Avanços na Valorização dos Profissionais da Educação
Assistentes administrativos, secretários escolares, cozinheiras, inspetores de alunos, porteiros e auxiliares de serviços gerais da educação pública estão prestes a conquistar um piso salarial nacional. Essa proposta, que estabelece uma remuneração mínima para esses profissionais, avançou no Congresso Nacional após ser aprovada pela Comissão de Constituição e Justiça e de Cidadania (CCJ) da Câmara dos Deputados. O próximo passo agora é a análise pelo Senado Federal, prevista para 2026.

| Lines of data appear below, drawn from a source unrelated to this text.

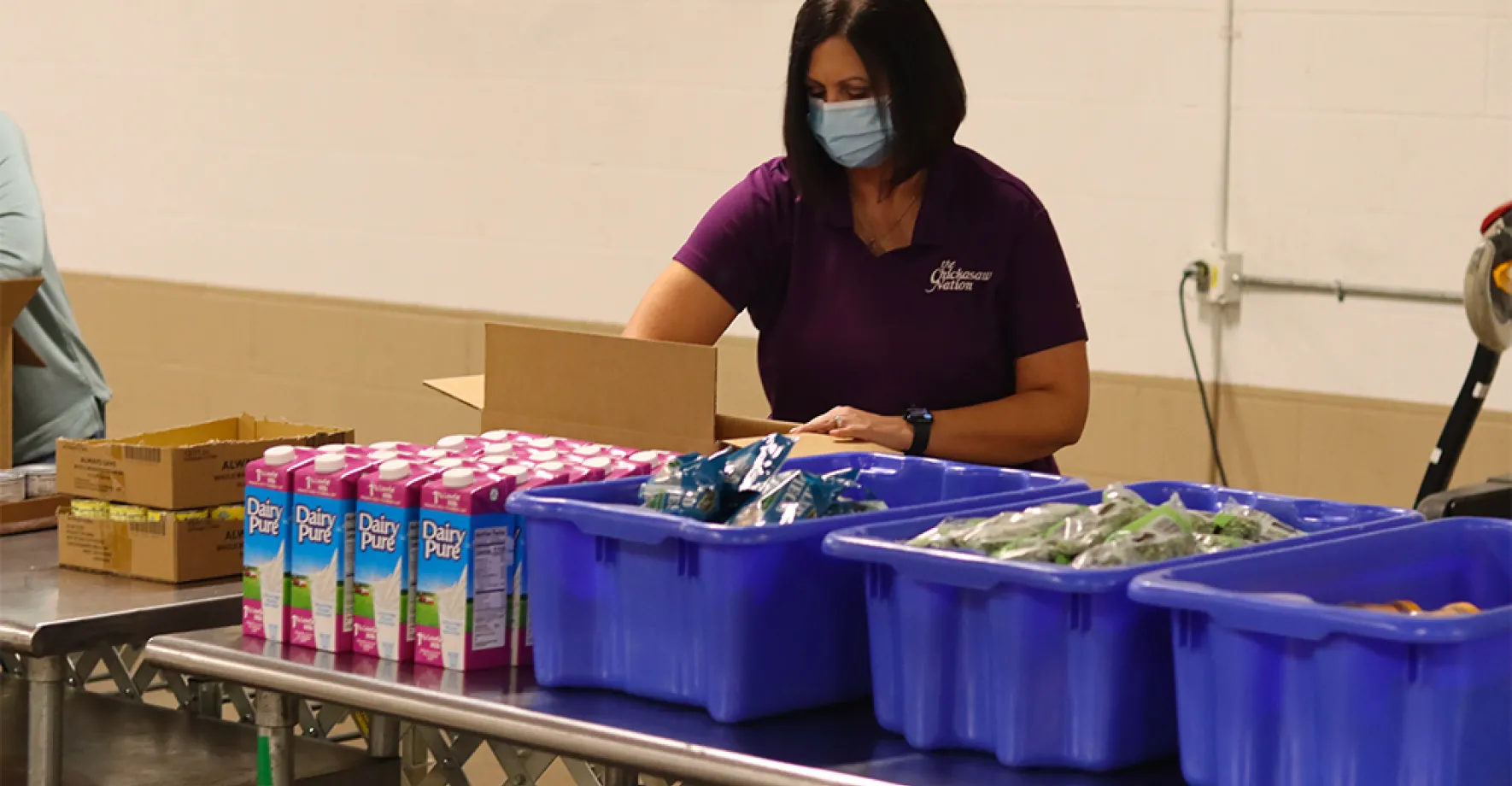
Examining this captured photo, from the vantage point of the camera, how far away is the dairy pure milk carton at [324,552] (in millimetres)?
1963

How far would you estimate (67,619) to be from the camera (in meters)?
2.19

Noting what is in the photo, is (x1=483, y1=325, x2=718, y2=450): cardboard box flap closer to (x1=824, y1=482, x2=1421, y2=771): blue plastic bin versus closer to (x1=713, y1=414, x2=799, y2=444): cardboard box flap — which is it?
(x1=713, y1=414, x2=799, y2=444): cardboard box flap

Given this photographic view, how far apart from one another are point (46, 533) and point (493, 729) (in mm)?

O texto aprovado é um marco na luta pela valorização de trabalhadores que, embora não estejam diretamente em sala de aula, desempenham um papel essencial no cotidiano das escolas públicas em todo o Brasil. A iniciativa reconhece a importância desses profissionais na garantia dos serviços educacionais, na manutenção da infraestrutura escolar e no apoio às atividades pedagógicas.

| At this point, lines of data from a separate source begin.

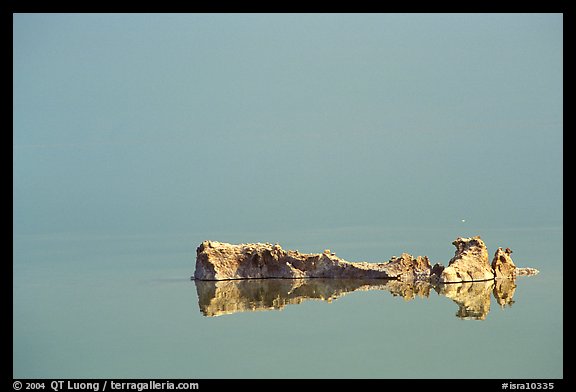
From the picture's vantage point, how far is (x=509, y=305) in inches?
1010

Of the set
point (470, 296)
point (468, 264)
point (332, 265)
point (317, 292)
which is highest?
point (332, 265)

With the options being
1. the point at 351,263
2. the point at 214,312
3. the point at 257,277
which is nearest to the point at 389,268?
the point at 351,263

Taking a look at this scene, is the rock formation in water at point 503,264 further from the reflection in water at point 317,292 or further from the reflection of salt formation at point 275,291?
the reflection of salt formation at point 275,291

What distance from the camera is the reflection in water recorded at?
26.0 m

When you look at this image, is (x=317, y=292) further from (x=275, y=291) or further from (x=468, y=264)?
(x=468, y=264)

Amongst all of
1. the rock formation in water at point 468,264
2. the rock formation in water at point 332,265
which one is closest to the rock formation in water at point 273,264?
the rock formation in water at point 332,265

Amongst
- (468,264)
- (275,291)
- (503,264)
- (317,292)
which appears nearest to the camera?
(317,292)

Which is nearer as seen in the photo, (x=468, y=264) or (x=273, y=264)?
(x=468, y=264)

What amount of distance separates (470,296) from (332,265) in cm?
467

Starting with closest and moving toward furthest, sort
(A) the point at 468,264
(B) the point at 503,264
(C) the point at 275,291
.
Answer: (C) the point at 275,291
(A) the point at 468,264
(B) the point at 503,264

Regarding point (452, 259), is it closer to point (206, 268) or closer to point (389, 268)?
point (389, 268)

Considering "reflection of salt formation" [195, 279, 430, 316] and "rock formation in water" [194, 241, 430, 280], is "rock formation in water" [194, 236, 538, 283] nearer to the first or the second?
"rock formation in water" [194, 241, 430, 280]

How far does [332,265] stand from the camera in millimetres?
30766

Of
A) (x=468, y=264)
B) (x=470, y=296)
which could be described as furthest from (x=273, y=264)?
(x=470, y=296)
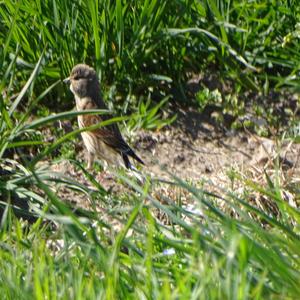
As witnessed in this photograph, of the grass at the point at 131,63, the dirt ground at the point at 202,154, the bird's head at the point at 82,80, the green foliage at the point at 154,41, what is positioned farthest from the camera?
the green foliage at the point at 154,41

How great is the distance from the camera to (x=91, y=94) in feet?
23.7

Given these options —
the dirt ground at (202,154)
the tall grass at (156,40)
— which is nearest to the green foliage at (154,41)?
the tall grass at (156,40)

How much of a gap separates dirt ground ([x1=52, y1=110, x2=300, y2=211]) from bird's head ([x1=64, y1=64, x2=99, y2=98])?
1.42 feet

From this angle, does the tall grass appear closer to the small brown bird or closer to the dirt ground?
the small brown bird

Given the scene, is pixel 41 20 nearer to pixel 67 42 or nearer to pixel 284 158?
pixel 67 42

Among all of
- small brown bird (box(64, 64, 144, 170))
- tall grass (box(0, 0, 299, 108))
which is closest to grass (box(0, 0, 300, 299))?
tall grass (box(0, 0, 299, 108))

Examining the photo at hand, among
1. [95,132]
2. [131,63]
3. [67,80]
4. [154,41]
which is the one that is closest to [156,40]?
[154,41]

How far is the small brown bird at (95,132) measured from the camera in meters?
7.12

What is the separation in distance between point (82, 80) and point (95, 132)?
75 cm

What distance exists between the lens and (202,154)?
24.1ft

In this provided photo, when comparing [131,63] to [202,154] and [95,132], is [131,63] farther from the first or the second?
[202,154]

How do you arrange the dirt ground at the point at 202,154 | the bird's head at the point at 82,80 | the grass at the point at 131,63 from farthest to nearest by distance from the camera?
the bird's head at the point at 82,80 < the dirt ground at the point at 202,154 < the grass at the point at 131,63

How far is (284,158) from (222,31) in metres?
1.06

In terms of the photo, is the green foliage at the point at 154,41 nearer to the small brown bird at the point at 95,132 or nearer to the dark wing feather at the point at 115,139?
the small brown bird at the point at 95,132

Piso Salarial e Redução de Desigualdades
Segundo a proposta, o piso salarial nacional para essas categorias corresponde a 75% do piso salarial dos professores da educação básica. Essa medida visa diminuir as desigualdades históricas enfrentadas nas redes públicas de ensino, onde esses trabalhadores frequentemente recebem salários inferiores e têm pouca representação nas políticas educacionais.
O projeto em análise na CCJ é um substitutivo elaborado pela Comissão de Educação ao Projeto de Lei nº 2531/2021. O parecer aprovado seguiu o voto do relator, deputado Danilo Forte, do União Brasil do Ceará, que classificou a proposta como constitucional e compatível com o modelo federativo do Brasil. De acordo com o parlamentar, o texto respeita a autonomia dos estados, do Distrito Federal e dos municípios, estabelecendo apenas um valor mínimo nacional para o vencimento inicial.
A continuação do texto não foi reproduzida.